The campaign against Zack Polanski and the Green Party
A particularly venomous campaign has been taken up against Green Party leader Zack Polanski. Frost’s article links, on the lines “Open expressions of anti-Semitism”, to a Telegraph article titled “Polanski refuses to apologise over ‘anti-Semitic comment’”.
Polanski had said, last week, “There’s a conversation to be had about whether it’s a perception of unsafety or whether it’s actual unsafety” among British Jews, adding that such perceptions should not prevent “legitimate criticism” of Israel and its genocide.
Following Golders Green, Polanski has been attacked for retweeting a post opposing the police brutality of one of the officers who apprehended Suleiman. The post includes a video of the officer repeatedly kicking Suleiman hard in the head while he is lying on the ground having been tasered.
A Labour minister, Mike Tapp, declared himself “disgusted that anyone with this view is leading any political party.”
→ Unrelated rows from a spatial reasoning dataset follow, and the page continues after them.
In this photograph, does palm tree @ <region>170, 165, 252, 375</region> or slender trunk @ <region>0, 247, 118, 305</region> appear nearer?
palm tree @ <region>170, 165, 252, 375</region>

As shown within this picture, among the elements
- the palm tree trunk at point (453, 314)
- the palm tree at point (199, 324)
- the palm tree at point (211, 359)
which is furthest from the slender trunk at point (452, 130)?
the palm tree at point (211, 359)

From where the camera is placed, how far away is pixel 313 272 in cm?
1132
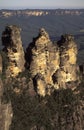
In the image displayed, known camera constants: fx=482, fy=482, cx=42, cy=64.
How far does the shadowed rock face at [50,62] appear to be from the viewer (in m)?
44.0

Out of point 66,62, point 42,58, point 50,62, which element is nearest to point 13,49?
point 42,58

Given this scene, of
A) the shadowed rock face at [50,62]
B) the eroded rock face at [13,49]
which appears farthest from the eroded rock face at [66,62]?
the eroded rock face at [13,49]

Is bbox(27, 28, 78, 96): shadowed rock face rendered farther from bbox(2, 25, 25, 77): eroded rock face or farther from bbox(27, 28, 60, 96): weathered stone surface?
bbox(2, 25, 25, 77): eroded rock face

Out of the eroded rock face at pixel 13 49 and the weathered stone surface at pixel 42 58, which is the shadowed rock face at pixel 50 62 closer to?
the weathered stone surface at pixel 42 58

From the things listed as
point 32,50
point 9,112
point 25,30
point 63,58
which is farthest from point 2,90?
point 25,30

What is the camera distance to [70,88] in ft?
151

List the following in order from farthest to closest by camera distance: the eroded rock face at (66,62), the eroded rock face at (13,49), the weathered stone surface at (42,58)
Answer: the eroded rock face at (66,62) → the weathered stone surface at (42,58) → the eroded rock face at (13,49)

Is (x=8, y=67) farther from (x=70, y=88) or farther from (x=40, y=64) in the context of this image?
(x=70, y=88)

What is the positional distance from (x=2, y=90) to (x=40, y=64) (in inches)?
228


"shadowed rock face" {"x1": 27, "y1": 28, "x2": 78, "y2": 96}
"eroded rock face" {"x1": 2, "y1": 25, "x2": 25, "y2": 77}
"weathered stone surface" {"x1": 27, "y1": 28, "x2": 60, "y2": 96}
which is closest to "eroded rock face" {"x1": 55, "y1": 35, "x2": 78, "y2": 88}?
"shadowed rock face" {"x1": 27, "y1": 28, "x2": 78, "y2": 96}

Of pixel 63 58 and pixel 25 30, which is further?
pixel 25 30

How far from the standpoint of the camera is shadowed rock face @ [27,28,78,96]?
144ft

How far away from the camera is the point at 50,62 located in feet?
148

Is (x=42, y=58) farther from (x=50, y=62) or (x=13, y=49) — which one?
(x=13, y=49)
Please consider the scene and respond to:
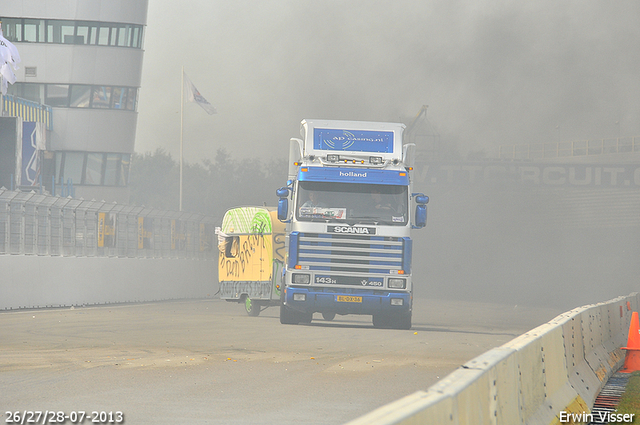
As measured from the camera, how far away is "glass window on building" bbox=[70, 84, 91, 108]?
2085 inches

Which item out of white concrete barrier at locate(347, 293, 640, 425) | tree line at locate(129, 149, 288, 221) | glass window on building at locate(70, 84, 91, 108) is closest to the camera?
white concrete barrier at locate(347, 293, 640, 425)

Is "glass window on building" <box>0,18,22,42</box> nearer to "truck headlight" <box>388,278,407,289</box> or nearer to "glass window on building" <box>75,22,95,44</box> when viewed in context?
"glass window on building" <box>75,22,95,44</box>

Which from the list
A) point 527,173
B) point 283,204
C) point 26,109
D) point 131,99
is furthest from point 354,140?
point 527,173

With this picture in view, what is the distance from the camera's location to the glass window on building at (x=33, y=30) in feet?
168

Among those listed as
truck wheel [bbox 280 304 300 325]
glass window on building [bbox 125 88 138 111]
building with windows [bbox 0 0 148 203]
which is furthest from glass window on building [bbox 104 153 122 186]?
truck wheel [bbox 280 304 300 325]

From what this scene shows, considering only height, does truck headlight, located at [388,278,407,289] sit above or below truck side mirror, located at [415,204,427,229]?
below

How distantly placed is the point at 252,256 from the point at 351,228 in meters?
7.50

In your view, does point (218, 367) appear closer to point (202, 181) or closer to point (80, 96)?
point (80, 96)

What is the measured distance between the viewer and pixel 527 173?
81.5 metres

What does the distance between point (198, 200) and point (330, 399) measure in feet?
398

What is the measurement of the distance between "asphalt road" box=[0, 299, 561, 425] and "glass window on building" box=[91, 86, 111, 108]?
34.0 m

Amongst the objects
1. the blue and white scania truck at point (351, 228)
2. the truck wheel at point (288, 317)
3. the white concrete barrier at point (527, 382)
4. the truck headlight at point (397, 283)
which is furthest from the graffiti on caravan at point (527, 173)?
the white concrete barrier at point (527, 382)

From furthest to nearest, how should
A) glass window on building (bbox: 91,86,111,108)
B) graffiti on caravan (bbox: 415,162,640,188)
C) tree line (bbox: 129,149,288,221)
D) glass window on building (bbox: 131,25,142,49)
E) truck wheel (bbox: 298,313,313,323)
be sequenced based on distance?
tree line (bbox: 129,149,288,221) → graffiti on caravan (bbox: 415,162,640,188) → glass window on building (bbox: 131,25,142,49) → glass window on building (bbox: 91,86,111,108) → truck wheel (bbox: 298,313,313,323)

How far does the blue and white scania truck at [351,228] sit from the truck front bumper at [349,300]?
2cm
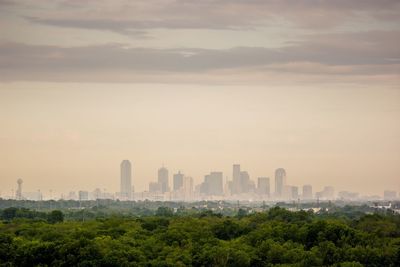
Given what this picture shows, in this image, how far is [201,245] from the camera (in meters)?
113

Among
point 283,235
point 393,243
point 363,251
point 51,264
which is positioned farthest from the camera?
point 283,235

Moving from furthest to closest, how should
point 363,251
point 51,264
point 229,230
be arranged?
point 229,230
point 363,251
point 51,264

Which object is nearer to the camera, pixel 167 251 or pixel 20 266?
pixel 20 266

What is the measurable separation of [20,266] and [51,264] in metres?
3.31

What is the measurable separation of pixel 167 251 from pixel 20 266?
19.9 meters

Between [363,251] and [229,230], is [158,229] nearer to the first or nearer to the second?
[229,230]

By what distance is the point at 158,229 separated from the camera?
13062 cm

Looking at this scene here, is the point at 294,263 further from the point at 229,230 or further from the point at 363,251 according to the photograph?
the point at 229,230

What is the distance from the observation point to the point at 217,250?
10469 centimetres

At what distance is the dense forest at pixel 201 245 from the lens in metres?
96.5

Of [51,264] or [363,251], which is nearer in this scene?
[51,264]

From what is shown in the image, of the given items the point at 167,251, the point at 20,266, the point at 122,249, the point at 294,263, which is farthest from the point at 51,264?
the point at 294,263

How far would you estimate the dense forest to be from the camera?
96.5 m

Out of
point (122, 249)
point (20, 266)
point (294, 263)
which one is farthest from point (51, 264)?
point (294, 263)
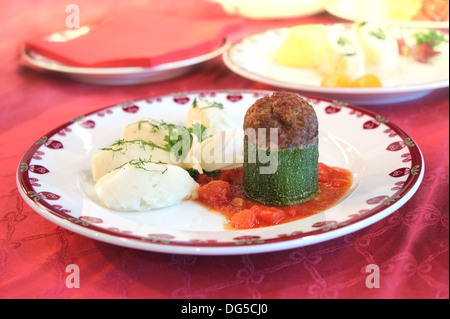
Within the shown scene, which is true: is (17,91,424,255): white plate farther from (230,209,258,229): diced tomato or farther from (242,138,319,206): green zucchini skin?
(242,138,319,206): green zucchini skin

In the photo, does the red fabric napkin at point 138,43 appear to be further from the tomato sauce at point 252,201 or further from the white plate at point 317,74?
the tomato sauce at point 252,201

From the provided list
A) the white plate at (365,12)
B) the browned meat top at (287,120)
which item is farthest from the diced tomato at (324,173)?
the white plate at (365,12)

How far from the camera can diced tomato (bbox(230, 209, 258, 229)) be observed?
1.66 meters

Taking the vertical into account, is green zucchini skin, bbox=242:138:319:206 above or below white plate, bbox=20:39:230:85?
above

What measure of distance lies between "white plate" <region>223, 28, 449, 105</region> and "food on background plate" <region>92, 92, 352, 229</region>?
0.69 m

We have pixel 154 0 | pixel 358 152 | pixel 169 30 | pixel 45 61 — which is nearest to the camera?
pixel 358 152

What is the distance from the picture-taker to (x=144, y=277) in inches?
58.0

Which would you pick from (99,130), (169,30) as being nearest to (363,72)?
(169,30)

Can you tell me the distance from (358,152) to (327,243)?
2.17 feet

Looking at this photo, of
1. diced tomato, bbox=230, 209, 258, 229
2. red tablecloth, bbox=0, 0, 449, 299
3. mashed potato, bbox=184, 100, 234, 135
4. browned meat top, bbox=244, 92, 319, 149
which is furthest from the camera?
mashed potato, bbox=184, 100, 234, 135

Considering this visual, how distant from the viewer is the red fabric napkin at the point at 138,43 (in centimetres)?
307

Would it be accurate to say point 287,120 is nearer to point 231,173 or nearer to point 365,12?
point 231,173

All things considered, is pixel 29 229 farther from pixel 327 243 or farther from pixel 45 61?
pixel 45 61

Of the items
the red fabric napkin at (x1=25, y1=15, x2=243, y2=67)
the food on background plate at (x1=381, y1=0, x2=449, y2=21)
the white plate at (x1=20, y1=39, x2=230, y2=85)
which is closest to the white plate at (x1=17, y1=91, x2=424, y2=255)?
the white plate at (x1=20, y1=39, x2=230, y2=85)
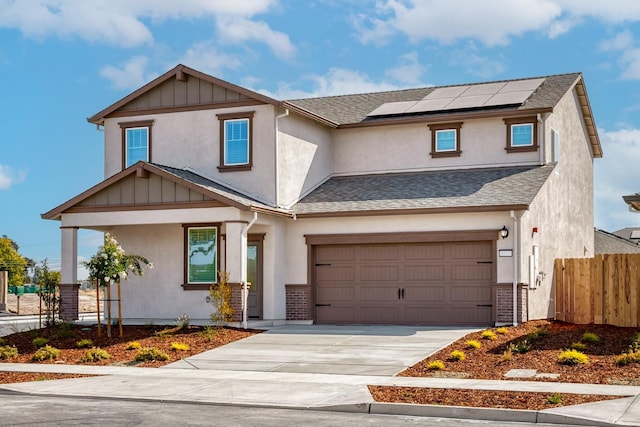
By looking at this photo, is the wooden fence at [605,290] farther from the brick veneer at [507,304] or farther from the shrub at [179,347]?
the shrub at [179,347]

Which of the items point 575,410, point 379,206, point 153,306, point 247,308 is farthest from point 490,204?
point 575,410

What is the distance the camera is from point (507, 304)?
928 inches

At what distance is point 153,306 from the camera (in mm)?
26109

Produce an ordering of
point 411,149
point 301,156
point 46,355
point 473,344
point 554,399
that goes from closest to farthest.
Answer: point 554,399 < point 473,344 < point 46,355 < point 301,156 < point 411,149

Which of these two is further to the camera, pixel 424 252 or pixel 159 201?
pixel 424 252

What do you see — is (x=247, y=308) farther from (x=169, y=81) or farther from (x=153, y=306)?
(x=169, y=81)

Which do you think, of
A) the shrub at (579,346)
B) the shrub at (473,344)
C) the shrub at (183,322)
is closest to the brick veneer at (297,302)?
the shrub at (183,322)

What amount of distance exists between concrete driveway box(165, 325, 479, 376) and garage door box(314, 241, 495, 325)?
3.30ft

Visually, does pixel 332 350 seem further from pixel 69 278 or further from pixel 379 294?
pixel 69 278

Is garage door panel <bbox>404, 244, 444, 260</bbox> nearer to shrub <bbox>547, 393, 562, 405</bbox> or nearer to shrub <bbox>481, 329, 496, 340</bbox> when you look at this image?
shrub <bbox>481, 329, 496, 340</bbox>

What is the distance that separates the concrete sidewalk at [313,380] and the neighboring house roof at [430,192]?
3504 mm

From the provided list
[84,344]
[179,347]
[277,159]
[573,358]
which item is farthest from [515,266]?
[84,344]

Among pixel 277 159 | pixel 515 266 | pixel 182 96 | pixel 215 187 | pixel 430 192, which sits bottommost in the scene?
pixel 515 266

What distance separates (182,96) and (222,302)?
6923 mm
Head of the Met police Sir Mark Rowley sent Polanski a letter in defence of the “nothing short of extraordinary” officer’s actions, condemning the Greens leader in Orwellian terms for the “chilling effect” of “your decision to criticise these officers”. He added a call for “solidarity” with the police from political leaders.
The same day, two people the media claim were Green Party candidates in the upcoming elections were arrested by the Met on suspicion of stirring up racial hatred online.
Former Labour MP Tom Harris wrote in the Telegraph, “Polanski is a prisoner of his own rotten party,” claiming that “the party has been criticised for some time as a Trojan horse for Islamism” and concluding “there is no doubt that something rotten at the heart of the Greens, something that, left to fester, will pose a clear and present danger to the fabric of our society and to the freedoms we all take for granted.”
Some in the party’s leadership are heeding the call—the same one which ultimately saw Jeremy Corbyn thrown out of the Labour leadership, after repeated retreats and capitulations.
The Green’s Welsh leader Anthony Slaughter told LBC of Polanski’s police tweet: “from what I’ve read, [it] was inappropriate to retweet,” adding, “I know that Zack and his other colleagues in the London Assembly do work closely with the Met Police, so there will be discussions afterwards to see what went wrong and how this can be better handled in future”.
On Friday, Polanski officially apologised for “sharing a tweet in haste,” adding that “Everyone in leadership has a responsibility for lowering the temperature at a time of such tension.”